Bowers' lawyer, Judy Clarke, does not talk to reporters, but it's clear she has one singular drive: to prevent high-profile murder suspects from receiving the death penalty. She has obtained plea bargains for Ted Kaczynski, the Unabomber, Eric Rudolph, Atlanta Olympics Bomber, and Tucson mass shooter Jared Lee Loughner. 

She convinced a jury not to impose the death penalty on Susan Smith, the woman who drowned her two children in a lake in South Carolina in 1994. Now, she'll try to do the same in Pittsburgh for Bowers.

"This is not a case in which there will be any contest about what happened, but the question is what should happen to the defendant," St. Vincent College law professor Bruce Antkowiak said.

Even though there's little question of the synagogue gunman's guilt, Antkowiak says over the next few months, federal prosecutors will present in horrific and excruciating detail the cold-blooded killing of 11 innocent worshippers, building a case that the gunman should pay the ultimate price for pre-meditated murder on a mass scale.

"The notion that this was a very well-calculated effort," Antkowiak said. "This was not a spur-of-the-moment matter by the defendant. This was planned, this was carried out."

But as is her practice, Clarke will mostly allow that testimony and evidence without objection. According to Antkowiak, it's only in the penalty phase of the trial that she will ask the jury to spare the gunman's life by trying to humanize him.

"We are not here to tell you that the act was not inhumane and that the defendant's conduct was not inhumane," Antkowiak said. "But we are going to show you that this defendant is a human being and we're going to try to humanize them as much as possible."

But in her last high-profile trial, Clarke's strategy failed. A jury convicted Dzhokhar Tsarnaev of the 2013 Boston Marathon bombing and voted for the death penalty despite Clarke's defense that he was only a troubled teenager who was under the spell of his older brother who planned the assault. 

Humanizing Bowers would appear to be an even more daunting task.

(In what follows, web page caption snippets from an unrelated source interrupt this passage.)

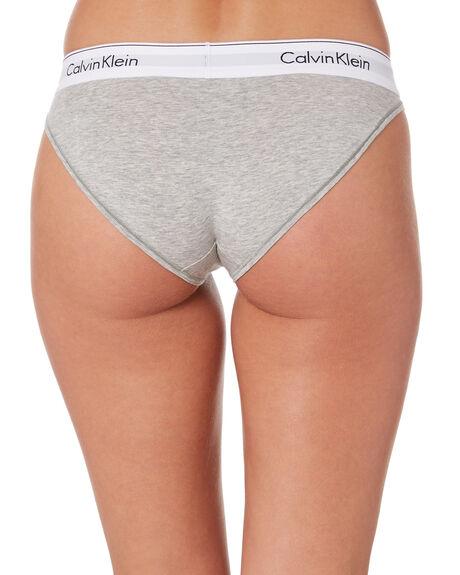 GREY HEATHER WOMENS CLOTHING CALVIN KLEIN SOCKS + UNDERWEAR - BF3787020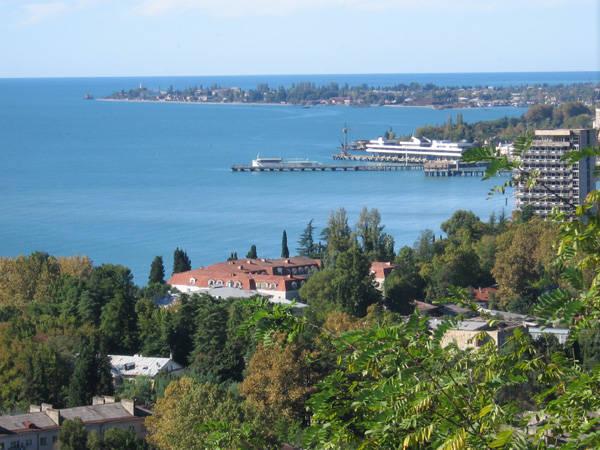 Абхазия что делать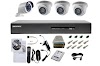 Paket Cctv 4 channel Hikvision 2mp (1080p)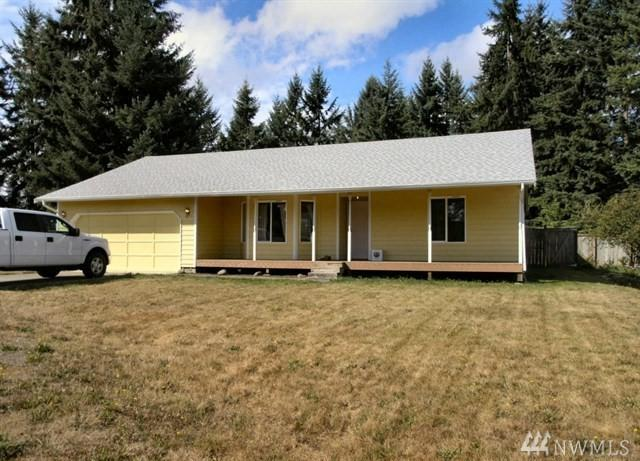 16331 84th Ct SE, Yelm, WA 98597 (#1460139) :: Keller Williams Realty Greater Seattle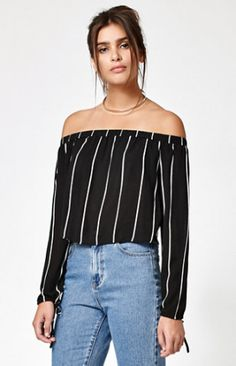 Check out the Kendall & Kylie Stripe Off-The-Shoulder Top on Keep!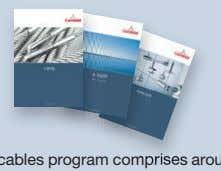 im Laden- und Messebau. Carl Stahl Architectural Program: I-SYS The stainless steel architectural cables program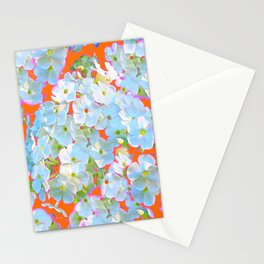 CUMIN ORANGE COLOR & WHITE LACE FLORAL GARDEN Stationery Cards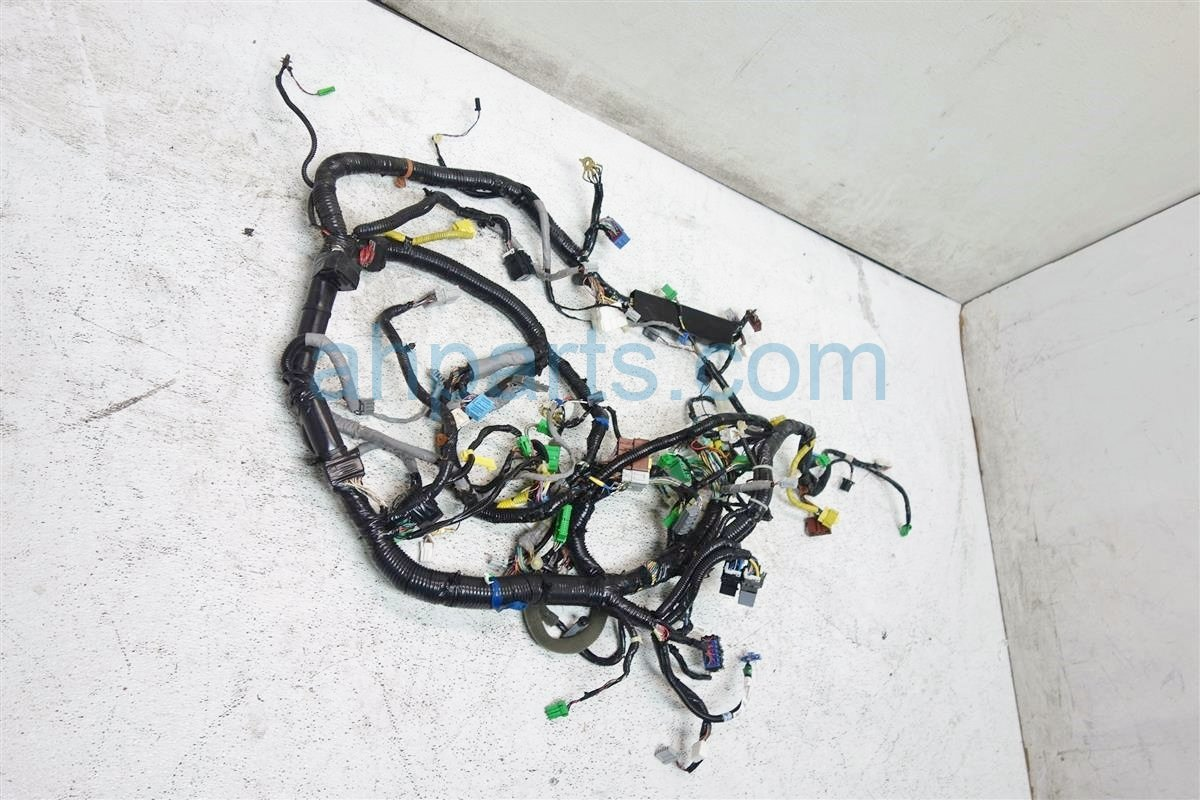 2007 Acura TL INSTRUMENT HARNESS 32117 SEP A23 32117SEPA23 Replacement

Over the past four years, the government has accused Clarke of needlessly delaying the trial with a constant flurry of motions and evidentiary requests. Some believe she's taken that time to meet with the gunman in the Butler County Prison to delve into his background. And a recent court filing gives a clue as to what that defense will look like. It maintains that the gunman "suffers from schizophrenia, epilepsy, and structural and functional impairments of his brain."

This week, Clarke asked the court and the Justice Department to void the death penalty. But even though Governor Josh Shapiro has extended a moratorium on executions in the state, this does not apply to federal cases.